A sbugiardarlo sono stati ancora una volta i sindacati. I quali hanno messo in chiaro che Di Maio è stato solo uno spettatore dell’acccordo.

Più arrabbiata di tutti la segretaria nazionale della Fim- Cisl Alessandra Damiani. “Come su Ilva, Bekaert, anche ieri con Whirlpool, il ministro Di Maio è corso al ministero per appendersi la medaglia e fare le foto di rito prendendosi meriti di battaglie che non combatte, se non da spettatore, tra l’altro al fotofinish».

 

La Rigenerazione di Frusone

Errore sarebbe pure rimproverare all’onorevole Luca Frusone di ricicciare i comunicati stampa fatti dai suoi attivissimi colleghi che siedono in Regione Lazio. E poi rilanciarsi con qualche settimana di ritardo.

Lo ha fatto nei giorni scorsi con il suo annuncio dei fondi sulla Rigenerazione Urbana. Qualche giornale ha abboccato, qualcuno no: si sono accorti che era farina già macinata. Da Valentina Corrado in Regione. (leggi qui Retromarcia sulla periferia: restituiti i 28 milioni a Frosinone (e pure agli altri)) a metà ottobre.

 

Tra le accuse mosse all’onorevole Frusone c’è proprio questo: la totale perdita di contatto con i territori e con gli elettori. L’essere venuto meno all’impegno di curare i circoli territoriali in modo da fare crescere il Movimento.

Un po’ come avvenuto con gli F35 che, aveva promesso in campagna elettorale il Partito, avrebbero subito un taglio rigoroso. Salvo poi accorgersi che sarebbero saltate alcune migliaia di posti di lavoro nel comparto Aerospaziale che è una delle colonne industriali tra Lazio e Campania. (leggi qui Gli F35 che impediscono a Frusone di rispondere al telefono)

 

 

Il problema di fondo

Il problema di fondo non è Luca Frusone, non è Ilaria Fontana, non è Enrica Segneri. Il problema è un moVimento diventato Partito politico, identico in tutto e per tutto ai putridi Partiti che avevano promesso di seppellire. E che giustamente la gente ha voluto mandare a casa votando M5S.

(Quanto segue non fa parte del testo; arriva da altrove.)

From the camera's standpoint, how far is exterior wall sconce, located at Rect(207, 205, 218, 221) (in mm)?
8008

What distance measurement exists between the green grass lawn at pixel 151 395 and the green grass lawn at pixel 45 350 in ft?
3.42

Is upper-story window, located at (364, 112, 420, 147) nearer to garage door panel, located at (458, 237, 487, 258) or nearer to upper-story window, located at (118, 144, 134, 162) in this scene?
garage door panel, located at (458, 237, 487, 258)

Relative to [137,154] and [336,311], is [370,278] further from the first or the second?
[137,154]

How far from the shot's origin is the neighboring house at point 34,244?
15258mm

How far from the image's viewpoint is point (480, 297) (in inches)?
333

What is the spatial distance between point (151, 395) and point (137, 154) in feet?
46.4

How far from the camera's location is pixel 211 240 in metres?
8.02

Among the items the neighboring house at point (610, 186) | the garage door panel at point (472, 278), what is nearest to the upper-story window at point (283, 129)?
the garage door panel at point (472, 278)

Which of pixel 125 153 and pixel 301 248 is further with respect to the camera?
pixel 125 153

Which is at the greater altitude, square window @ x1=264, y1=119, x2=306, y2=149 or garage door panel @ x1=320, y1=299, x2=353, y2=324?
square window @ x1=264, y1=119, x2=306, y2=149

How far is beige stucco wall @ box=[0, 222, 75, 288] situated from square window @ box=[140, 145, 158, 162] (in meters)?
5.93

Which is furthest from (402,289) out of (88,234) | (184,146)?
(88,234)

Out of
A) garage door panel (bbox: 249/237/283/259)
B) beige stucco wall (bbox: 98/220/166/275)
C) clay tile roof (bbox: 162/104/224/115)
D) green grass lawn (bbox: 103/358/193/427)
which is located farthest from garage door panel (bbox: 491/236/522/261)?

Il malcontento interno è evidente. Nei Gruppi si parla con chiarezza dei sostenitori in fuga verso la Lega. E si invoca il ritorno alle origini.

I segni di una rivoluzione tradita ci sono tutti. L’inconsistenza di Fontana sul dramma Fca, la figura di Segneri su Ilva, l’evanescenza di Frusone sul territorio. E salendo più su: il ponte di Genova che è ancora sulle carte del povero Toninelli e da lì non si stacca; il via libera al Tap; o l’Ilva di Taranto che continuerà ad avvelenare anziché diventare un gigantesco parco, campando tutti gli ex lavoratori con il Reddito di Cittadinanza. Il si al condono cambiandogli semplicemente nome. Per non parlare di Roma con i cinghiali in mezzo alle strade, i rifiuti dappertutto, i grandi gruppi in fuga a Milano.

Perché una cosa è giocare con le bambole ed una cosa diversa è mettere su famiglia per davvero.